Top
Best
New

Posted by ChrisArchitect 3 hours ago

The early hiring funnel is now breaking on both ends(hbr.org)
56 points | 77 commentspage 2
buffer_overlord 3 hours ago|
Hiring was broken long before ai
metalspot 3 hours ago||
AI and remote interviewing have definitely exacerbated the problems that existed before though.

Leetcode was always weak, but now that it is easy to cheat on it is a negative selector, because the cheaters do best. Leetcode was originally supposed to be done in-person on a whiteboard to assess a candidate's collaborative problem solving skills, but with remote interviewing it has evolved into writing passing code with minimal or no feedback.

The real problem is that engineering departments are now filled with leetcode grinders and cheaters, who all live in permanent fear of being replaced by AI, and so any candidate who doesn't fit that paradigm is a threat that must be eliminated at all costs.

nobodywillobsrv 2 hours ago||
Yes.
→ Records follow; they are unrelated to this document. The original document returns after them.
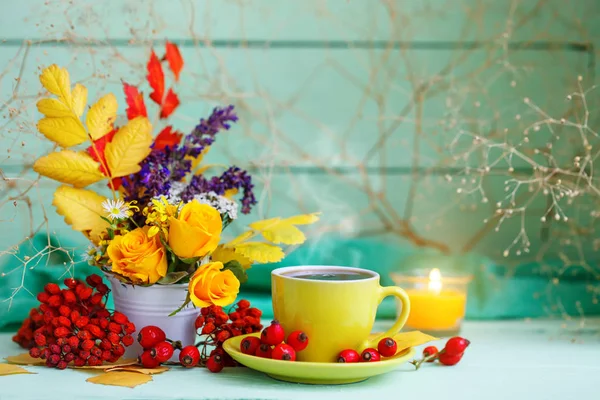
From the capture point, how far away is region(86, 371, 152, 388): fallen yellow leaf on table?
0.74 m

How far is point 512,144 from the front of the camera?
1203mm

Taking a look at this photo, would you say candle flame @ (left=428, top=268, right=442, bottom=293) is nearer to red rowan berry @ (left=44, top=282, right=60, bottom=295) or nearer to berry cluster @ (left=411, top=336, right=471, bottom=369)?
berry cluster @ (left=411, top=336, right=471, bottom=369)

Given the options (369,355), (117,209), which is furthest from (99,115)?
(369,355)

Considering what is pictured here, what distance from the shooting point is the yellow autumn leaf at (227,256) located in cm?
90

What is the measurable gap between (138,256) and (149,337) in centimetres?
10

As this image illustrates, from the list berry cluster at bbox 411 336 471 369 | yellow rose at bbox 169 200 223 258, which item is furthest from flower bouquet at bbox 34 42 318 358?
berry cluster at bbox 411 336 471 369

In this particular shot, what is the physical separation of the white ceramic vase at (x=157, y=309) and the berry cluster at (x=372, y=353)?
0.21 metres

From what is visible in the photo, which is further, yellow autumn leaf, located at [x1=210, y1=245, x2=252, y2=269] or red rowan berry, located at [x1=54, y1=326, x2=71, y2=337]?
yellow autumn leaf, located at [x1=210, y1=245, x2=252, y2=269]

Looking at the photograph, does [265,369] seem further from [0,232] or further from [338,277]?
[0,232]

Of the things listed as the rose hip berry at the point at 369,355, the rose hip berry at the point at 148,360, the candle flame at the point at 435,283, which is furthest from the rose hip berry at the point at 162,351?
the candle flame at the point at 435,283

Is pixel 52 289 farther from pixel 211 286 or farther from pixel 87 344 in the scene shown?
pixel 211 286

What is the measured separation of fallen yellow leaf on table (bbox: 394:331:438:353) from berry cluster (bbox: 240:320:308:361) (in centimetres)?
15

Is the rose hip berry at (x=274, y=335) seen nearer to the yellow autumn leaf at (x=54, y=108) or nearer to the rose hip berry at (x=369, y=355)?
the rose hip berry at (x=369, y=355)

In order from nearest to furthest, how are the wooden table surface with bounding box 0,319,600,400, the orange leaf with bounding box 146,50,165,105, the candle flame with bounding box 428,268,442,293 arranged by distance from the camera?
the wooden table surface with bounding box 0,319,600,400 → the orange leaf with bounding box 146,50,165,105 → the candle flame with bounding box 428,268,442,293
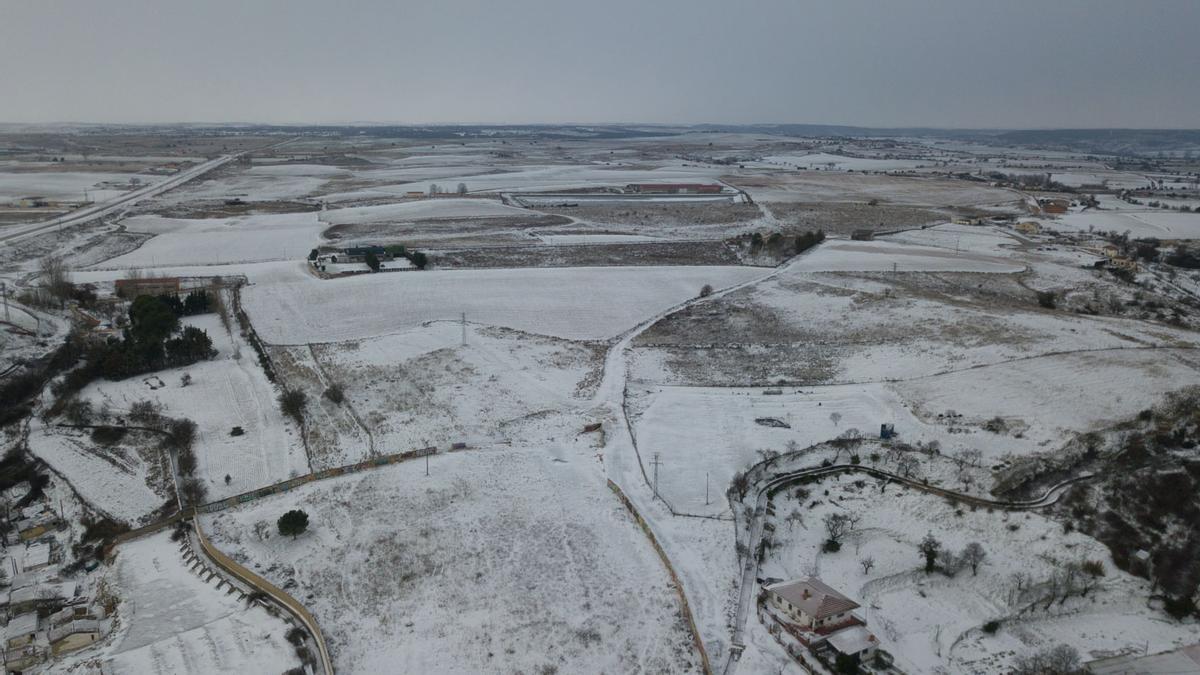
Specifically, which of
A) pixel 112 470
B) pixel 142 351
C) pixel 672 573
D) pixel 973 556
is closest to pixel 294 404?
pixel 112 470

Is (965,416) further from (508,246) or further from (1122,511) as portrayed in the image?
(508,246)

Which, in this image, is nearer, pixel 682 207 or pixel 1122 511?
pixel 1122 511

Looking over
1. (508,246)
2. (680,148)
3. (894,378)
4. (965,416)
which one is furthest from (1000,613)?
(680,148)

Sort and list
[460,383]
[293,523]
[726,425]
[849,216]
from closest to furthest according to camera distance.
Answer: [293,523]
[726,425]
[460,383]
[849,216]

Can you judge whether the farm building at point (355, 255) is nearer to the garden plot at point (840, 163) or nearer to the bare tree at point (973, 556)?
the bare tree at point (973, 556)

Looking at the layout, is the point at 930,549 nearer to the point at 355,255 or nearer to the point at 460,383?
the point at 460,383

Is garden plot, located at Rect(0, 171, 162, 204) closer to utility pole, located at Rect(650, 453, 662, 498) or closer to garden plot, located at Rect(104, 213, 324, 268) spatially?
garden plot, located at Rect(104, 213, 324, 268)

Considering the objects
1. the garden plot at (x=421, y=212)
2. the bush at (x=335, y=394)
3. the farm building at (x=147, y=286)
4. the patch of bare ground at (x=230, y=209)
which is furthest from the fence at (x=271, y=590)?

People are gatekeeping. They are not interviewing with the aim of having an interesting conversation. They are trying to block hiring.
ghaff 3 hours ago|||
Much of it has been based on networking for a good 20+ years. Yes, there was a certain if you have a pulse era in tech at at a lot of companies--leet code notwithstanding though that was an issue--that has largely passed and a lot of people are reacting to tech hiring becoming a more normal multi-month process.
buffer_overlord 3 hours ago||
I told the last recruiter who had a six week interview process “I’m not waiting that long when I can literally clone your product in a weekend for $50
ghaff 2 hours ago||
That's nice. But a lot of people looking for professional jobs may take a year+ to find a position.
buffer_overlord 2 hours ago||
Been 3 years for me so far
cryo32 2 hours ago|||
Yes they just automated the broken now.
maximinus_thrax 3 hours ago||
There's a spectrum of 'broken' and AI made it worse
ElProlactin 2 hours ago||
> Google, McKinsey, and other companies have responded by reintroducing in-person interviews for some candidates, a meaningful step backward in efficiency (due to travel time and costs) that signals how seriously they are treating this problem.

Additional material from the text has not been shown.